For teams that run their own infrastructure, having the freedom to configure these settings the right way matters. DarazHost provides VPS and dedicated servers for both Windows and Linux environments, with full administrator or root access so you can set IE ESC, Group Policy, and Edge baselines exactly as your security model requires. Our plans include server-level security and firewall protection to harden the perimeter around your workloads, backed by 24/7 support when you need a second set of hands on a configuration question. Whether you are locking down a production box or spinning up a test environment, you keep full control of the security policies that govern it.
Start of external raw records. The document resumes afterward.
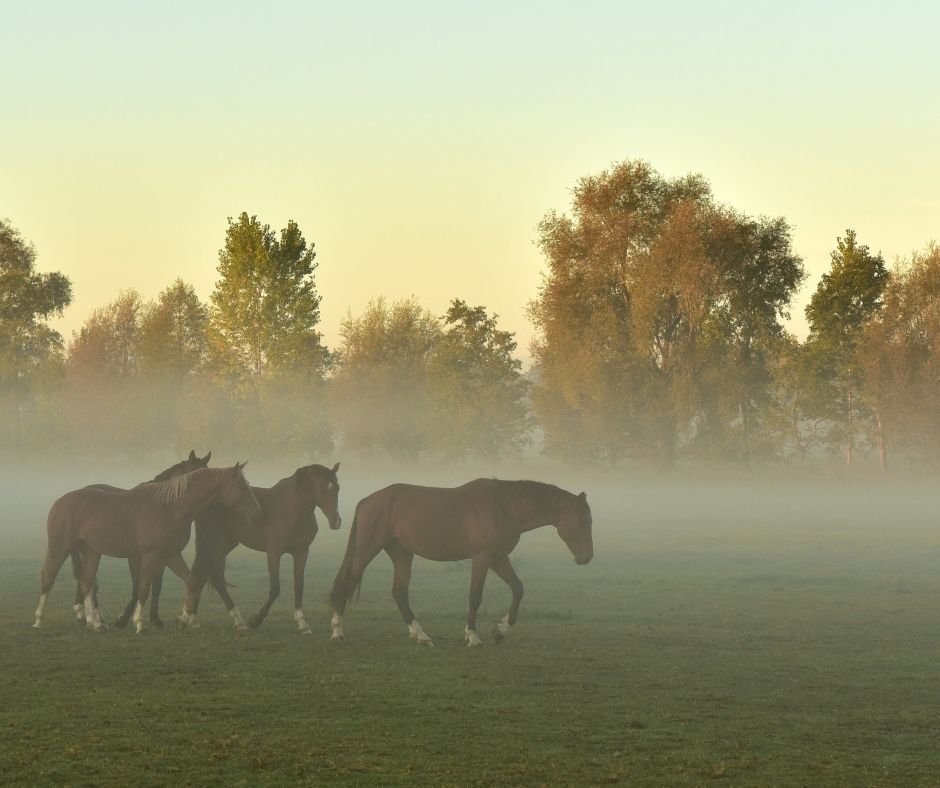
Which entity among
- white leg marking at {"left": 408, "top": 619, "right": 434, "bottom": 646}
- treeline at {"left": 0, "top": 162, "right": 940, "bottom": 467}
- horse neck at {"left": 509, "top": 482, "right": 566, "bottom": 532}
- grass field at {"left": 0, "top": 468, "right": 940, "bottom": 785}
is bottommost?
grass field at {"left": 0, "top": 468, "right": 940, "bottom": 785}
Best Practices Checklist for IE ESC and Server Browsing
- Keep IE ESC On by default on production servers.
- Disable it only for a specific account and a specific task, then revert.
- Use the trusted sites list instead of a blanket disable where possible.
- Manage Microsoft Edge hardening through Edge policies, separately from IE ESC.
- Perform downloads and research on a workstation, not the server.
- Document any change so the next administrator understands why a server is in a relaxed state.
Frequently Asked Questions
Does disabling IE ESC require a server reboot? No. The change applies to new browser sessions immediately. You only need to close and reopen the browser for the new setting to take effect.
Can I disable IE ESC for administrators but keep it on for users? Yes. The Server Manager dialog has independent Administrators and Users toggles. Disabling it for administrators only, while leaving it on for standard users, is a more measured approach than turning it off for everyone.
Why is the IE Enhanced Security Configuration option missing from Server Manager? It may be controlled by Group Policy in a domain environment, or it may not be exposed on certain minimal or newer installations. Check your applicable Group Policy settings before assuming the feature is unavailable.
Does turning off IE ESC weaken Microsoft Edge’s security? Not directly. Edge enforces its own security baseline and policies independently. IE ESC mainly governs the legacy Internet Explorer engine and security zones. Edge hardening must be managed through Edge’s own configuration.
Is it safe to disable IE ESC permanently? It is generally not recommended on production servers. Disabling it permanently broadens the attack surface. If you must browse occasionally, scope the change to one account and one task, then re-enable it.